Conditioning regimens and transplant outcomes in MF

Allogeneic hematopoietic cell transplantation (allo-HCT) is the prevailing curative treatment for myelofibrosis (MF).¹ The MPN Hub has previously reported on factors influencing allo-HCT outcomes. However, optimal conditioning regimens and comparative outcomes with reduced intensity conditioning (RIC) versus myeloablative conditioning (MAC) are not well known.¹

To address this knowledge gap, Murthy et al.¹ recently published a study in Haematologica that evaluated the outcomes of allo-HCT for MF based on the choice of RIC or MAC conditioning regimens.¹ Here we summarize key findings from the study.

Study design

• Patients aged ≥18 years with MF who underwent allo-HCT between 2008 and 2019 from the Center for International Blood and Marrow Transplant Research database were included.
• The cohort was selected based on the most common conditioning regimens used in RIC (fludarabine/busulfan vs fludarabine/melphalan) and MAC (fludarabine/busulfan vs busulfan/cyclophosphamide).
• The donor groups included:
  • matched related donors;
  • 8/8 (HLA-A, -B, -C, and -DRB1) matched unrelated donors; and
  • 7/8 matched unrelated donors.
• The key exclusion criteria included allo-HCT from a haploidentical donor, syngeneic donor, cord blood, and ex vivo T-cell depleted or CD34 selected grafts.

Outcomes were compared separately in the RIC and MAC cohorts based on conditioning regimen, with multivariate Cox regression analysis used to evaluate factors that could influence outcomes.

The key objectives were to compare the overall survival (OS), disease-free survival, non-relapse mortality, relapse, incidence of Grade 2–3 and 3–4 acute graft-versus-host disease (GvHD), chronic GvHD, and GvHD-free relapse-free survival (GRFS) based on the choice of the conditioning regimen used with RIC or MAC.

Results

Among 872 eligible patients, 493 underwent allo-HCT using RIC (fludarabine/busulfan, n = 166; fludarabine/melphalan, n = 327) and 379 using MAC (fludarabine/busulfan, n = 247; busulfan/cyclophosphamide, n = 132). The key baseline characteristics are presented in Table 1.

Table 1. Key baseline characteristics*

In the RIC setting, fludarabine/melphalan was associated with significantly poorer outcomes compared with fludarabine/busulfan (Figure 1), including the following:

• Significantly worse 2-year adjusted OS (54.4% vs 60.9%)
• Higher risk of early non-relapse mortality (17.4% vs 4.3%)
• Higher risk of Grade 2–4 (40% vs 35.3%) and Grade 3–4 (21.8% vs 12.1%) acute GvHD
• Worse rate of 30-day neutrophil engraftment (92.4% vs 95.1%)
• Lower 100-day platelet engraftment (73.9% vs 84.4%)

In the MAC setting, busulfan/cyclophosphamide was associated with significantly higher risk of Grade 2–4 and 3–4 acute GvHD and inferior GRFS compared with fludarabine/busulfan (Figure 1).

Disease-free survival and risk of relapse were not significantly different based on the conditioning regimen used in both settings (Figure 1).
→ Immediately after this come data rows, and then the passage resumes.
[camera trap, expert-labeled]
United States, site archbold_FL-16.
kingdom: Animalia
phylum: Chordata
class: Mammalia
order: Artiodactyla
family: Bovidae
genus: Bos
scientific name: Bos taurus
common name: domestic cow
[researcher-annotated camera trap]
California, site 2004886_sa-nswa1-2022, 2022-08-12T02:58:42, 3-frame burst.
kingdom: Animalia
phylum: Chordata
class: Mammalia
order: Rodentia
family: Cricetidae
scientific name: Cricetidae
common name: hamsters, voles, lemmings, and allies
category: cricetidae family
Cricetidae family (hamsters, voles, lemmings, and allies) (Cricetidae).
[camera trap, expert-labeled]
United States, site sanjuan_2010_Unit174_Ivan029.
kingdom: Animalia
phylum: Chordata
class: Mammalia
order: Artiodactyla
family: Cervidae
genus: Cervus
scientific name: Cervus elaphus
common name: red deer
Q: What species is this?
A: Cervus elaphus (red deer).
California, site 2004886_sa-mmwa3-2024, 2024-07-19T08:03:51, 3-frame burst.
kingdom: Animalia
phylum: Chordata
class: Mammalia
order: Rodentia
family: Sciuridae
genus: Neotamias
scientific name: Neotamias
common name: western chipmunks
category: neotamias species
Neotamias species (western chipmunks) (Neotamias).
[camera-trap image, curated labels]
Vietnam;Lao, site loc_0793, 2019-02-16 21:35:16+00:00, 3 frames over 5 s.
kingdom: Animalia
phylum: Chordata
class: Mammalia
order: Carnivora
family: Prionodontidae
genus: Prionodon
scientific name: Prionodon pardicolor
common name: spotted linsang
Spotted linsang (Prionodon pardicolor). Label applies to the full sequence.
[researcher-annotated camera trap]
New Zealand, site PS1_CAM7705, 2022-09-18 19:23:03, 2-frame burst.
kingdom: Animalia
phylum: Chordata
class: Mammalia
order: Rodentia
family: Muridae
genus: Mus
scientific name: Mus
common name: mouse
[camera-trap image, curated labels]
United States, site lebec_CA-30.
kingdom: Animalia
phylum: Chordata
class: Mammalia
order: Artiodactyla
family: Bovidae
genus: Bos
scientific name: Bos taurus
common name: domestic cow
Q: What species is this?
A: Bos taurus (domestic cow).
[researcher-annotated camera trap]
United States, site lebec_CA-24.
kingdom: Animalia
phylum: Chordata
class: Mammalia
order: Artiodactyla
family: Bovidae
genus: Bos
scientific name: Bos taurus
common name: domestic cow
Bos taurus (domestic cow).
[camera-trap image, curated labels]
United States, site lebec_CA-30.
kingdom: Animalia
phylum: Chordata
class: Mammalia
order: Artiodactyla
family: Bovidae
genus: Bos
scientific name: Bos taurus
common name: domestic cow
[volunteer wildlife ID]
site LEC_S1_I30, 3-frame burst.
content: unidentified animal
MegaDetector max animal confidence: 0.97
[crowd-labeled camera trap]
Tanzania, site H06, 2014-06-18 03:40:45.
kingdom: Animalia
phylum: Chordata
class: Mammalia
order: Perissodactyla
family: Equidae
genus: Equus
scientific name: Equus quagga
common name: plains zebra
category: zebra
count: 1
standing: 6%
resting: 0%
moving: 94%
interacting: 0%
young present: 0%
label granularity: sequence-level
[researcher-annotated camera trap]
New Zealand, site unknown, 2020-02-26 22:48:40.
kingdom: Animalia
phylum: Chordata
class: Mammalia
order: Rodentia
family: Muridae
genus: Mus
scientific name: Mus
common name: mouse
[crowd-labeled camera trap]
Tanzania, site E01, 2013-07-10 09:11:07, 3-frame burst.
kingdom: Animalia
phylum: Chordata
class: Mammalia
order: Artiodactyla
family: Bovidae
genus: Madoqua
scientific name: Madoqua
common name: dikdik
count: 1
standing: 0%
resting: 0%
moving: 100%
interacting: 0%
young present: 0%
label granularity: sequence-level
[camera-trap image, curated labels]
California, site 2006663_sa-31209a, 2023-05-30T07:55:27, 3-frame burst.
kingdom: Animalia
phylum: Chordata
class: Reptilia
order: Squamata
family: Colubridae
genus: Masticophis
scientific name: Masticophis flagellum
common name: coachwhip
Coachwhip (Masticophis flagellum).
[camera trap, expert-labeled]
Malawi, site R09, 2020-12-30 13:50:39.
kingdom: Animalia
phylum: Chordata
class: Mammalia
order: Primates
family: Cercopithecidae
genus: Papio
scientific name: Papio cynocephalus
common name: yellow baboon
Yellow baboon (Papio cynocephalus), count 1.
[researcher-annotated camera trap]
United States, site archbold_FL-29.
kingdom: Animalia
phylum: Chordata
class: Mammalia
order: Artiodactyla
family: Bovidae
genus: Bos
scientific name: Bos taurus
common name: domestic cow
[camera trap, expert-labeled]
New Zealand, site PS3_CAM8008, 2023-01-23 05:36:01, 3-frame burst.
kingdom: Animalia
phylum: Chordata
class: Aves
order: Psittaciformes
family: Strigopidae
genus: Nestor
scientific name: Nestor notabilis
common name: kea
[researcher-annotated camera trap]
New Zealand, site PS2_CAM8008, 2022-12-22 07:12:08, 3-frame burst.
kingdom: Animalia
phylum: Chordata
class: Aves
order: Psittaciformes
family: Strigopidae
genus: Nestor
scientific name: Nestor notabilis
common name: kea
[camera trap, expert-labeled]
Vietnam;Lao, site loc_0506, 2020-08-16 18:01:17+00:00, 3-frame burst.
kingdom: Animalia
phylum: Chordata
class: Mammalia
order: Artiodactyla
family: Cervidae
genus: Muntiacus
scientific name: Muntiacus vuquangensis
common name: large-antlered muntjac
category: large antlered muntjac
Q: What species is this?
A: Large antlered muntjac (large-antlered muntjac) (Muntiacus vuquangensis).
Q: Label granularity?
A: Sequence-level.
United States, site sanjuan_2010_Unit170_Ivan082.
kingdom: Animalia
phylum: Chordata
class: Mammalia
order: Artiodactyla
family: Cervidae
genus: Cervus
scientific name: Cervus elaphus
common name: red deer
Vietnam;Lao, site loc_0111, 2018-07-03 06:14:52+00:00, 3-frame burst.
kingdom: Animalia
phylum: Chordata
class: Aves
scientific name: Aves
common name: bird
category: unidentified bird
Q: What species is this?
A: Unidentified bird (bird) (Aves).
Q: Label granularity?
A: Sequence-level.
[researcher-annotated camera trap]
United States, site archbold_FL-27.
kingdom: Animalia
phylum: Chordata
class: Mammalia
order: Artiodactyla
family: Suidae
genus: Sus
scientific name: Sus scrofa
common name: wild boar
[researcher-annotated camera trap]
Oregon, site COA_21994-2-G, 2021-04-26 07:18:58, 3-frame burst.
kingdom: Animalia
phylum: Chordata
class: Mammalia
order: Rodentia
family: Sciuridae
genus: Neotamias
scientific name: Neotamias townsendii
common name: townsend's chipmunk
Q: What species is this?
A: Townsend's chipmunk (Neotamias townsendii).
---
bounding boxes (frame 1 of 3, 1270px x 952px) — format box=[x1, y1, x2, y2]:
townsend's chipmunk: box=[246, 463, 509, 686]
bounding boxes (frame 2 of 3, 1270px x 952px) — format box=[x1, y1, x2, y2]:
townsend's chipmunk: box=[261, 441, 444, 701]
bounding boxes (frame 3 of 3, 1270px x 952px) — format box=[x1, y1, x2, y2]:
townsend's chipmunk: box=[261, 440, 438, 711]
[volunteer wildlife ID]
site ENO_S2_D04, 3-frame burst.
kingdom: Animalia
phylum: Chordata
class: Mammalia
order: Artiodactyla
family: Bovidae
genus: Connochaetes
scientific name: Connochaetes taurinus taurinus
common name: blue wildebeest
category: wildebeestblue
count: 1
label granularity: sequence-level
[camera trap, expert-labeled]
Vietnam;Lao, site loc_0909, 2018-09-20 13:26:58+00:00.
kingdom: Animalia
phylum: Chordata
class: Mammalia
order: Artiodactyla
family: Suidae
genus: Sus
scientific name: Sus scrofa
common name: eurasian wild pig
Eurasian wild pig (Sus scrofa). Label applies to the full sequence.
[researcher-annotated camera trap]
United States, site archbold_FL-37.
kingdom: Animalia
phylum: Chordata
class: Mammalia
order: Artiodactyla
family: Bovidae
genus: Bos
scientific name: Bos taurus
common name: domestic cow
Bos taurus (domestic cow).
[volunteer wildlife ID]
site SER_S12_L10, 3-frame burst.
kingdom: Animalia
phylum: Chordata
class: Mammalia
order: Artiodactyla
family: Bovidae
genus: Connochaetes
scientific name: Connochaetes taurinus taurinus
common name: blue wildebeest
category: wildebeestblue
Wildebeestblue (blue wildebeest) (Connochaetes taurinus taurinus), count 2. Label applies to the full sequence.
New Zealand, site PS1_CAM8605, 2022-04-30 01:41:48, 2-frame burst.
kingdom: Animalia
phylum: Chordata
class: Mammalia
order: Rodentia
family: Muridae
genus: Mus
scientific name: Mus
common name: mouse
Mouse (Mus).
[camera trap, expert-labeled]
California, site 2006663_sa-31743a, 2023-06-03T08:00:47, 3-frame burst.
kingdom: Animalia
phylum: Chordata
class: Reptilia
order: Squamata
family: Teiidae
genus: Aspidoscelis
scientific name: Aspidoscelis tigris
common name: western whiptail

Figure 1. Multivariable analysis of outcomes based on conditioning regimen used in A RIC and B MAC settings* 

Bu, busulfan; CI, confidence interval; Cy, cyclophosphamide; Flu, fludarabine; GRFS, GvHD-free relapse-free survival; GvHD, graft-versus-host disease; Mel, melphalan; NRM, non-relapse mortality.
*Adapted from Murthy, et al.^1
†≤2 months.
^‡≤6 months.

Conclusion

The study suggested that fludarabine/busulfan conditioning in allo-HCT for MF was associated with superior OS, lower early non-relapse mortality and lower acute GvHD with RIC, and lower acute GvHD and superior GRFS with MAC. The results provide directions for tailoring the conditioning strategies to improve allo-HCT outcomes in MF. Further studies are warranted to validate these results and identify the ideal conditioning regimen in MF.